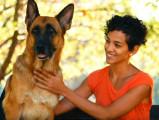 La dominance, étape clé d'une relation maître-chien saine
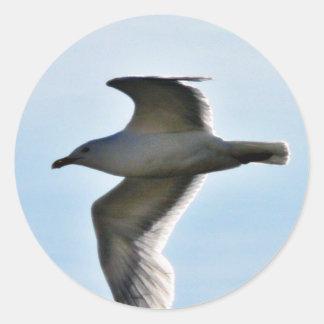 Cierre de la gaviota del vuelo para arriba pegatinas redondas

_ _ _ _ _

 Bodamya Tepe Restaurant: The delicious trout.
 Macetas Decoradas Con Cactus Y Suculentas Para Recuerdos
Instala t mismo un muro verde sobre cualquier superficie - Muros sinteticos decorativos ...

_ _ _ _ _

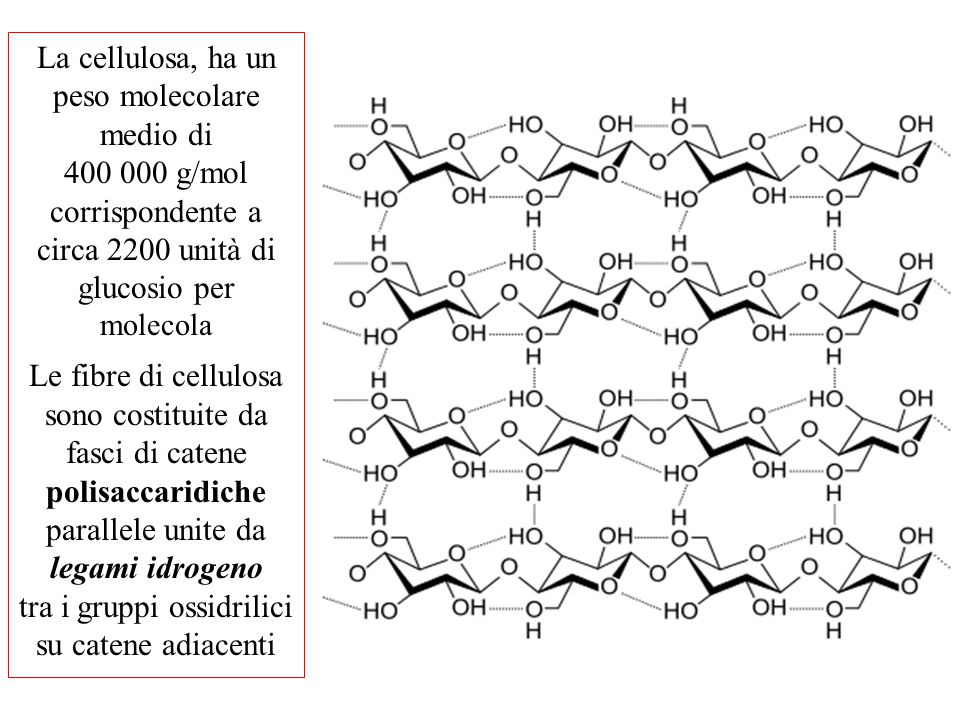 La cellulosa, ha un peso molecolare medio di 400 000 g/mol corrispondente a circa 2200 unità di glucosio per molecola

_ _ _ _ _

● Task: From the entries above, print the lines beginning at the one with "Macetas Decoradas Con" and stopping after the one with "Instala t mismo", exactly as written and with nothing else.

● Answer area:
 Macetas Decoradas Con Cactus Y Suculentas Para Recuerdos
Instala t mismo un muro verde sobre cualquier superficie - Muros sinteticos decorativos ...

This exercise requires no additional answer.